Aunque tomadas en la misma estancia, se diría que son fotos robadas, disparadas
aprovechando un descuido de la modelo, mientras la cotidianidad trascurre a su
alrededor. Distorsiona encuadres, aleja lo que parece exigir primeros planos, o
acerca tanto la cámara como para que este declare su impotencia a la hora de
retratar un cuerpo. Prefiere mostrar gestos ausentes, posiciones abúlicas,
instantes de desidia. Se diría que aprende a ser vanguardista antes que a ser
fotógrafo.
9.
En los años 50 asume el color con naturalidad. Creo que no existe transición
más corriente en la historia de la fotografía. En 1946 Leiter había llegado a
Nueva York, desde su Pittsburgh natal, con tubos, lienzos y paleta de pintor.
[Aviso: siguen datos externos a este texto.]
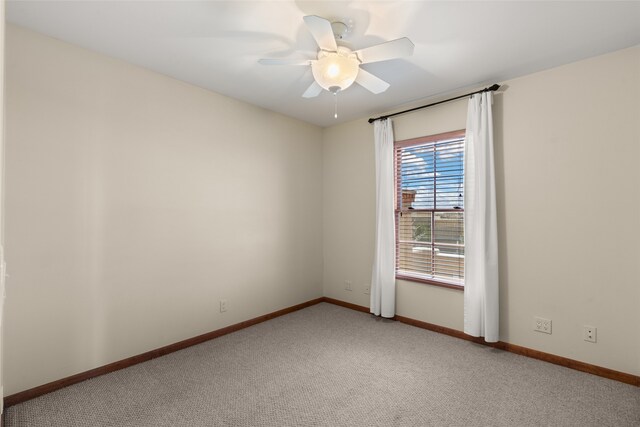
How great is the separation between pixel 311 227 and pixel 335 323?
1313 mm

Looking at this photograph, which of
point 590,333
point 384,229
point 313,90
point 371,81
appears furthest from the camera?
point 384,229

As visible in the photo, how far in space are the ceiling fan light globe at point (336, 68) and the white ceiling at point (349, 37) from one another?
197 millimetres

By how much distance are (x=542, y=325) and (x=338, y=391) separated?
6.21 feet

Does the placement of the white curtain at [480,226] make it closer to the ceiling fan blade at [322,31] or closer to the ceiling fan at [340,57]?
the ceiling fan at [340,57]

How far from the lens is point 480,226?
298 cm

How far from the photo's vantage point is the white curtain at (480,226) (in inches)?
115

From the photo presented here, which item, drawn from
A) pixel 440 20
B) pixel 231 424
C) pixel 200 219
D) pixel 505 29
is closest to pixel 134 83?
pixel 200 219

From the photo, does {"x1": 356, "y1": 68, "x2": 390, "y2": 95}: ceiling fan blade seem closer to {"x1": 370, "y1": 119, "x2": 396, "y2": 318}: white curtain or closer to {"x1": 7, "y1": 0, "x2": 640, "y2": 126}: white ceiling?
{"x1": 7, "y1": 0, "x2": 640, "y2": 126}: white ceiling

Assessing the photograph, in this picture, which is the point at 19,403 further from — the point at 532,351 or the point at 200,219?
the point at 532,351

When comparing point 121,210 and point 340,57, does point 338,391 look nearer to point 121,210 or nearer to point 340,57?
point 121,210

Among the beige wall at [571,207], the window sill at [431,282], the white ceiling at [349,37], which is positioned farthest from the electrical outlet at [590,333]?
the white ceiling at [349,37]

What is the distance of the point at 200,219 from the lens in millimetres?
3148

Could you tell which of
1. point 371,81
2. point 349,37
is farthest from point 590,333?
point 349,37

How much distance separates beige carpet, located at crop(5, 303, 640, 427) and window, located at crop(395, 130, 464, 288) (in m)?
0.81
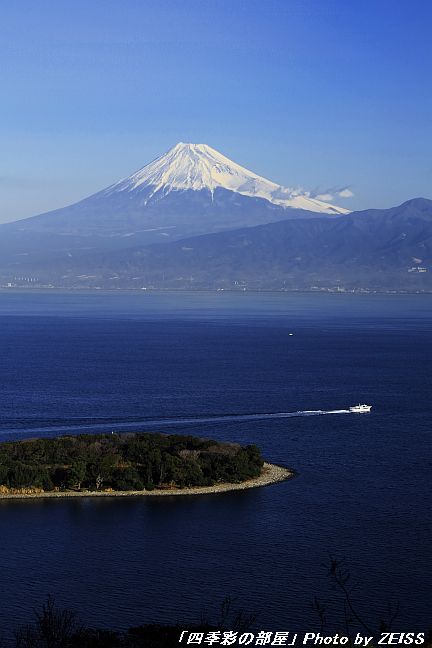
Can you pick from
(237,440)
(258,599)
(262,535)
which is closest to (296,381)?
(237,440)

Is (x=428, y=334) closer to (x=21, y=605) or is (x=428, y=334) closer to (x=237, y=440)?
(x=237, y=440)

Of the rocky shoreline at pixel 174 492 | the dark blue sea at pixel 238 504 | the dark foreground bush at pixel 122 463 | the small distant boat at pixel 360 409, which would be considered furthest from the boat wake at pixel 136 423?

Y
ya en sus fotos en blanco y negro recurre a todo tipo de recursos (desenfoques,
granulados, contrastes) para conservar una impresión pictórica de la imagen.
Cuando llega el color, lo extiende por las superficies captadas con la misma
técnica, como si los objetos carecieran de cromatismo y fuera el fotógrafo
quien coloreara con tenues pinceladas cada detalle. Hasta es posible que en la
ciudad existan los colores de Saul Leiter, pero quien los admira cree que han
nacido todos de la paleta de pintor extraviada poco después de llegar a Nueva
York.
10.
Hay algunas buenas fotos con la imagen de Saul Leiter. Si un fotógrafo no sabe
a quién ha de dejar que le retrate, mejor olvidarlo. En la que prefiero ni
siquiera aparece con rostro joven y con la carismática Reflex TLR entre las
manos, sino que tiene 87 años y maneja una DSLR como cualquier turista con buen
sueldo. La foto es de Margit Erb, en 2010, y en ella aparece Leiter agazapado,
en una calle de Nueva York, tras una pared negra, con abrigo de invierno y
mejillas enrojecidas por el frío, no se sabe muy bien si el de aquel día o aún
por el helor de las nevadas en los años 50, de las que no se perdió ninguna.
11.
A las fotografías de Leiter se las puede considerar poemas no por el tema que puedan tratar, ni siquiera por la
sutileza o primor de sus tonos, sino por las implicaciones literarias que tiene
su lectura. Pondré un ejemplo: hacia
1950 fotografió desde un balcón (tal vez un segundo piso, porque permite que se
vea un fragmento de la baranda del primero) una calle nevada cubierta de
huellas: Footprints es el título. Por
el extremo superior derecho, de un encuadre vertical, está a punto de salir de
la imagen una persona (una mujer, parece) que camina bajo un paraguas rojo. La
foto es esa mancha superior roja, redonda, sobre una lámina blanca. La
experiencia visual de la foto no remite al clima ni a la vida urbana, sino
directamente a Perceval, quien vio cómo del cuello de una oca caían tres gotas
sobre la nieve que le recordaron el fresco color en el rostro de la amada. O
quizá recuerde unos versos de Luis de Góngora: «Invidïosa sobre nieve, / claveles
deshojó la Aurora en vano». O, ya en época contemporánea, evoque al rapsoda
sueco Bruno K Öijer, que vio cómo un ciervo herido lamía «pétalos rojos en la
nieve», o a las huellas rojas que deja en un poema Francisco José Martínez
Morán tras haber «pisado cristales con los pies / descalzos». En todo caso, el
mejor comentario de la fotografía quizá lo presagió un aullido de Miguel
Hernández sobre el helor de la madrugada: «El tiempo es sangre».